Saved data entries:
* * * * *
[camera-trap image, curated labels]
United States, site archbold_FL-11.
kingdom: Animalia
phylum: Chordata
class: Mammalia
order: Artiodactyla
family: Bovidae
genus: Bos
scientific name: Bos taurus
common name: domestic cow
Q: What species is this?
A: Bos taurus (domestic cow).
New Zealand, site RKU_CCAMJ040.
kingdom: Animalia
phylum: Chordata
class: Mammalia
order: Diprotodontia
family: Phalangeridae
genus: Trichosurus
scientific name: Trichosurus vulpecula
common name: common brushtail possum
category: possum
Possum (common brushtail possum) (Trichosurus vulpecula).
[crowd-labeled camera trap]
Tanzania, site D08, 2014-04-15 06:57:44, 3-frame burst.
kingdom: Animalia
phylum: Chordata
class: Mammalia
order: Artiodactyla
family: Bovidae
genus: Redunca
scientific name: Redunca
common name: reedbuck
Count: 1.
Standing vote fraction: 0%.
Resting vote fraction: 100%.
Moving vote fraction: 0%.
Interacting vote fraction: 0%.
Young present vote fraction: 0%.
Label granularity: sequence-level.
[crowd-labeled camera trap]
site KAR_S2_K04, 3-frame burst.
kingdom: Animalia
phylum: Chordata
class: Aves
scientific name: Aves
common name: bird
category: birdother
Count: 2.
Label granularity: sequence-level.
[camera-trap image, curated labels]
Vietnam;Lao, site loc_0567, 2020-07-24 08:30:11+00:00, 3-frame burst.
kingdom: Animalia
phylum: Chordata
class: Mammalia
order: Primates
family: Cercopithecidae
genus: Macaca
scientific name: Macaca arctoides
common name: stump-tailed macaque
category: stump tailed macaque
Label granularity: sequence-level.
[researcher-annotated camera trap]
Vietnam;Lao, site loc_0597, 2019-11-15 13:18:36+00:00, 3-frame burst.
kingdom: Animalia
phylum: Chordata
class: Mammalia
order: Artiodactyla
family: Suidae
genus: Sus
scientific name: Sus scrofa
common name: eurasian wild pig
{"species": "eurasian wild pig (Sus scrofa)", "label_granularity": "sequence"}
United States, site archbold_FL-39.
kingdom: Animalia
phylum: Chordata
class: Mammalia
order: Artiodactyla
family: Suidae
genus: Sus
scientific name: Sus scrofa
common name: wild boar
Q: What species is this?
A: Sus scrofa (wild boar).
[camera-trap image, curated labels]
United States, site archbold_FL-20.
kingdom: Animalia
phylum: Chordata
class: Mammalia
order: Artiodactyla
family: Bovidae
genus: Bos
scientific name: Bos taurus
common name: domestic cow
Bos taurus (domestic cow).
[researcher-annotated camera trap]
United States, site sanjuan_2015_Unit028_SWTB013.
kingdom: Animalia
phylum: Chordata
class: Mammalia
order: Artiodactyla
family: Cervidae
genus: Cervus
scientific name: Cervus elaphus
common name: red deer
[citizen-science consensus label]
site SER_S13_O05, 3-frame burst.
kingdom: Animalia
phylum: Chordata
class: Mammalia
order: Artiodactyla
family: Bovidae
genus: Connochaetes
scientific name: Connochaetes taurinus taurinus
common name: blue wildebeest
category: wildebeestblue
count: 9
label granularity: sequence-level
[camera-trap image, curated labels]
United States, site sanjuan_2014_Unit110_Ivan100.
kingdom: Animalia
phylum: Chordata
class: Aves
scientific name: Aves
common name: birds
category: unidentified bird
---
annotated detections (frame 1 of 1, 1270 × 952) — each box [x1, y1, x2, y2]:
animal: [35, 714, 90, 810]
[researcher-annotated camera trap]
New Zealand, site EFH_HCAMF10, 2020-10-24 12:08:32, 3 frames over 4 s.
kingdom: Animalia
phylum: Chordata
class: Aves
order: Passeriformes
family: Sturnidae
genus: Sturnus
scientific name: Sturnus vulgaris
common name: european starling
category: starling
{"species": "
* * * * *
§ **Exercise**
An exact copy of every record above is what's needed here.

§ **Task result**
[camera-trap image, curated labels]
United States, site archbold_FL-11.
kingdom: Animalia
phylum: Chordata
class: Mammalia
order: Artiodactyla
family: Bovidae
genus: Bos
scientific name: Bos taurus
common name: domestic cow
Q: What species is this?
A: Bos taurus (domestic cow).
New Zealand, site RKU_CCAMJ040.
kingdom: Animalia
phylum: Chordata
class: Mammalia
order: Diprotodontia
family: Phalangeridae
genus: Trichosurus
scientific name: Trichosurus vulpecula
common name: common brushtail possum
category: possum
Possum (common brushtail possum) (Trichosurus vulpecula).
[crowd-labeled camera trap]
Tanzania, site D08, 2014-04-15 06:57:44, 3-frame burst.
kingdom: Animalia
phylum: Chordata
class: Mammalia
order: Artiodactyla
family: Bovidae
genus: Redunca
scientific name: Redunca
common name: reedbuck
Count: 1.
Standing vote fraction: 0%.
Resting vote fraction: 100%.
Moving vote fraction: 0%.
Interacting vote fraction: 0%.
Young present vote fraction: 0%.
Label granularity: sequence-level.
[crowd-labeled camera trap]
site KAR_S2_K04, 3-frame burst.
kingdom: Animalia
phylum: Chordata
class: Aves
scientific name: Aves
common name: bird
category: birdother
Count: 2.
Label granularity: sequence-level.
[camera-trap image, curated labels]
Vietnam;Lao, site loc_0567, 2020-07-24 08:30:11+00:00, 3-frame burst.
kingdom: Animalia
phylum: Chordata
class: Mammalia
order: Primates
family: Cercopithecidae
genus: Macaca
scientific name: Macaca arctoides
common name: stump-tailed macaque
category: stump tailed macaque
Label granularity: sequence-level.
[researcher-annotated camera trap]
Vietnam;Lao, site loc_0597, 2019-11-15 13:18:36+00:00, 3-frame burst.
kingdom: Animalia
phylum: Chordata
class: Mammalia
order: Artiodactyla
family: Suidae
genus: Sus
scientific name: Sus scrofa
common name: eurasian wild pig
{"species": "eurasian wild pig (Sus scrofa)", "label_granularity": "sequence"}
United States, site archbold_FL-39.
kingdom: Animalia
phylum: Chordata
class: Mammalia
order: Artiodactyla
family: Suidae
genus: Sus
scientific name: Sus scrofa
common name: wild boar
Q: What species is this?
A: Sus scrofa (wild boar).
[camera-trap image, curated labels]
United States, site archbold_FL-20.
kingdom: Animalia
phylum: Chordata
class: Mammalia
order: Artiodactyla
family: Bovidae
genus: Bos
scientific name: Bos taurus
common name: domestic cow
Bos taurus (domestic cow).
[researcher-annotated camera trap]
United States, site sanjuan_2015_Unit028_SWTB013.
kingdom: Animalia
phylum: Chordata
class: Mammalia
order: Artiodactyla
family: Cervidae
genus: Cervus
scientific name: Cervus elaphus
common name: red deer
[citizen-science consensus label]
site SER_S13_O05, 3-frame burst.
kingdom: Animalia
phylum: Chordata
class: Mammalia
order: Artiodactyla
family: Bovidae
genus: Connochaetes
scientific name: Connochaetes taurinus taurinus
common name: blue wildebeest
category: wildebeestblue
count: 9
label granularity: sequence-level
[camera-trap image, curated labels]
United States, site sanjuan_2014_Unit110_Ivan100.
kingdom: Animalia
phylum: Chordata
class: Aves
scientific name: Aves
common name: birds
category: unidentified bird
---
annotated detections (frame 1 of 1, 1270 × 952) — each box [x1, y1, x2, y2]:
animal: [35, 714, 90, 810]
[researcher-annotated camera trap]
New Zealand, site EFH_HCAMF10, 2020-10-24 12:08:32, 3 frames over 4 s.
kingdom: Animalia
phylum: Chordata
class: Aves
order: Passeriformes
family: Sturnidae
genus: Sturnus
scientific name: Sturnus vulgaris
common name: european starling
category: starling
{"species": "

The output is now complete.